Parts of the exercise:
1. In the blog post about preparing for a radio interview, what was the trade imbalance with China from January to November 2010?
2. From the blog post about preparing for a radio interview, output the passage between "N Y Eve / Toshiba" and "Yuan–is that fair?", inclusive, copied word for word.

Text provided:
□ □ □ □ □ □ □
Notes scribbled on over two dozen 3×5 index cards cover my kitchen nook table. Discussion points for my brief–less than 10-minutes–morning talk radio interview. Each card tells its own China Ate My Jeans-related story. Some stories I’ve touched on in this blog, others are yet to come. How to choose…? I listen to the show on the radio while waiting for my interview. A promo / teaser says “Tina Polito has written a book called China Ate My Jeans.” The 28 cards do look like chapters. And I’m always telling friends who are new to this site to go to the first post “and just read as if it’s a book.” So maybe it is. Back to the cards:
China Ate My Jeans / Dog Ate My Homework / No Excuses / Time to Buy American
Dad tribute / family man / patriotic / idealist / Hollywood: “worked above & below line”
N Y Eve / Toshiba / TDK / Japan / Times Square
Fair Packaging and Labeling Act 1966 section 500.5 needs to be updated
CA Unemployment 12.4% = 2 million (2010)
US Unemployment :steady @ 9.6% (= lost middle class jobs= lost captial)
43 million Americans in poverty
Jan to Nov trade 2010 imbalance w/ China $252 billion
Our exports to China: $82 billion China’s imports to US: $333 billion
Population US: 300 million Pop China: 800 million
Does China play fair? Can we buy property there? Can we buy companies there? GNC
Nephew / electronic show / Vegas / Chinese guy taking pictures of iPad
China devalues Yuan–is that fair?
Foxconn / doubled workers salaries to $300 month / suicides
Disposable (crap) v. Reusable (quality / green)
Don’s Mom’s Kelvinator going since 1949 / Michelle’s microwave last 2 days
Hyundai / Tennessee / 100,000 applicants / 2500 jobs
Last GE factory shuts down: Sept 2010 (200 lose jobs)
Entrepreneurs respond if there are buyers for American products: Levis / Brooks Bros
Disconnect: consumers and manufacturers / does GE stand for anything anymore?
Desperately seeking made in USA: microwave
Sunbeam/Oster/Emerson/GE/Panasonic: Made in China
American Apparel / vertical integration / Dov Charney / Kiddie Porn
Earthquake survival tool
Titleist golf balls
I have moved the 28 index cards around; a card shark trying to fool the eye. I need a magic trick to fit all this stuff into a 10-minute interview. Plus, since it’s a morning drive-time talk show, there’s banter. Banter, when our trade imbalance with China stands at a quarter-trillion dollars? Banter, when poverty in the U.S. is higher than it’s ever been? Banter, when I haven’t had a Trader Joe’s Goat Cheese Pizza in a month? When my stash of USA-manufactured items can be counted on one hand: “Earthquake Survival Tool,” “Chapstick,” and a bottle of “Urine Gone”?
□ □ □ □ □ □ □
Raw data:
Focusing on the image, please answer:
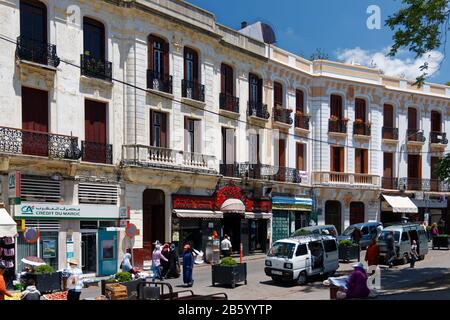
□ □ □ □ □ □ □
Answers by item number:
1. $252 billion

2.
N Y Eve / Toshiba / TDK / Japan / Times Square
Fair Packaging and Labeling Act 1966 section 500.5 needs to be updated
CA Unemployment 12.4% = 2 million (2010)
US Unemployment :steady @ 9.6% (= lost middle class jobs= lost captial)
43 million Americans in poverty
Jan to Nov trade 2010 imbalance w/ China $252 billion
Our exports to China: $82 billion China’s imports to US: $333 billion
Population US: 300 million Pop China: 800 million
Does China play fair? Can we buy property there? Can we buy companies there? GNC
Nephew / electronic show / Vegas / Chinese guy taking pictures of iPad
China devalues Yuan–is that fair?